Texte à analyser =
++++++++

Kundera qualifie l'art du roman d'art ironique. En effet, le roman interroge, balaye les présupposés, détruit les certitudes et trace un chemin vers la vérité. Mais, en même temps, par son ambiguïté, le roman brouille les pistes et garde sa vérité enfouie, perdue dans l'oeuvre, inatteignable pour le lecteur.

Tout d'abord, le roman permet de dévoiler la vraie vérité par l'ironie. Le roman déchire le rideau des préinterprétations des choses, va à l'intérieur des choses, nous fait perdre la vue pour mieux voir. En effet, le genre romanesque dévelope cet art de l'ironie par la forme et les mots. L'ironie met en évidence les ambiguïtés autant sur l'histoire, les personnages et nous conduit à nous interroger sur la vérité propre au roman et pose le problème de l'interprétabilité. Gargantua de Rabelais est un livre très ambigu. Certains jugent le livre vulgaire alors que d'autres le trouvent fondamentalement humaniste. Mais, quelle est la substantifique moëlle de ce roman ? Au premier regard, nous pouvons avoir l'impression que Rabelais prône une vie hédoniste à la satisfaction maximale des passions, et des désirs. Mais, il suffit d'un minimum d'attention pour se rendre compte que les géants ne sont qu'un prétexte à écrire. Au contraire, à travers ce caractère démesuré et ironique, Rabelais met en garde les lecteurs contre la démesure humaine. L'ironie permet donc à Rabelais de faire passer la vérité au lecteur. Nous pouvons également penser au personnage de Rastignac dans Le Père Goriot de Balzac. En effet, le regard de l'écrivain sur l'arriviste est ambigü. Les propos le concernant sont à la fois élogieux et ironique. Les personnages romanesques montrent alors toute l'ambiguité de l'âme humaine et nous dévoilent la vérité sur la nature humaine. Dans Les Liaisons dangereuses, roman épistolaire, l'utilisation des lettres est ambigüe car on ne sait jamais si elles sont vraies et honnêtes ou bien des objets de manipulation. En effet, les lettres de Valmont et de Merteuil sont des lettres de libertins. Si bien que ces deux personnages tentent d'écrire ce que leurs destinataires veulent entendre. C'est à dire qu'ils ne se dévoilent que très peu. Ils développent des stratégies argumentatives. Si bien que, le lecteur doit aller au delà des mots écrits pour essayer de trouver le véritable enjeu de la lettre.

++++++++

Consigne =
Recopiez le passage du texte sur l'ironie du roman, depuis les mots « Kundera qualifie l'art » jusqu'aux mots « pour le lecteur. » inclus. Les items ne jouent aucun rôle dans ce travail.

Données à examiner =
++++++++

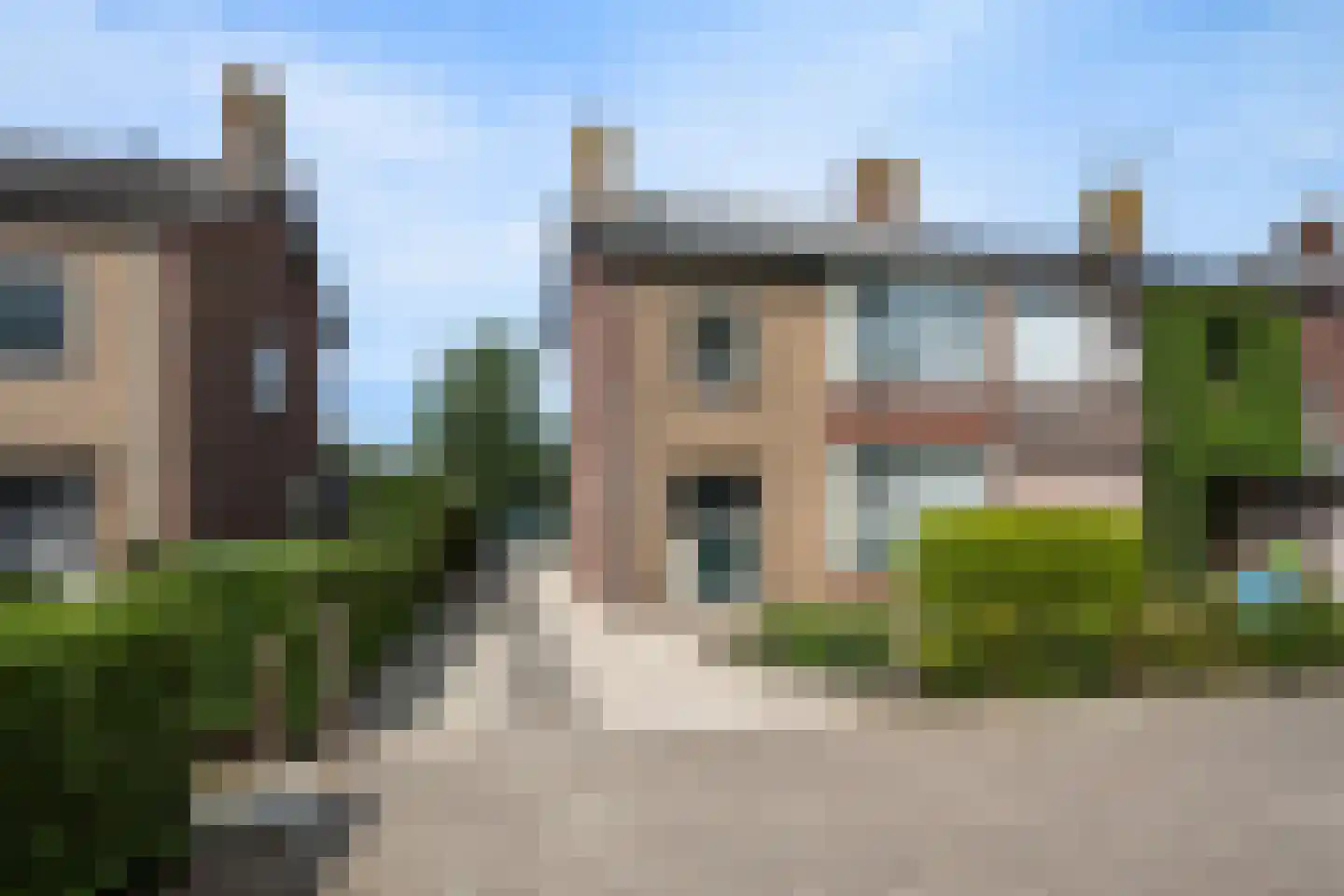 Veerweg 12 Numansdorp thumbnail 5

++++++++

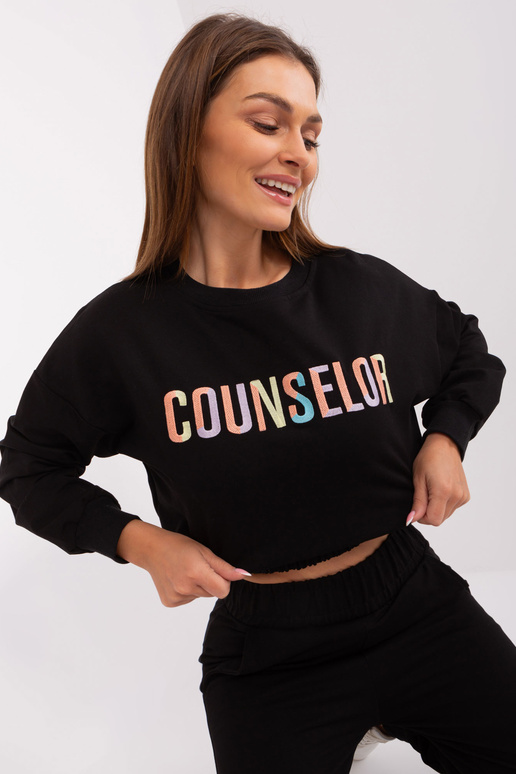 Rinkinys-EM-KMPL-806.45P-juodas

++++++++

Résultat =
Kundera qualifie l'art du roman d'art ironique. En effet, le roman interroge, balaye les présupposés, détruit les certitudes et trace un chemin vers la vérité. Mais, en même temps, par son ambiguïté, le roman brouille les pistes et garde sa vérité enfouie, perdue dans l'oeuvre, inatteignable pour le lecteur.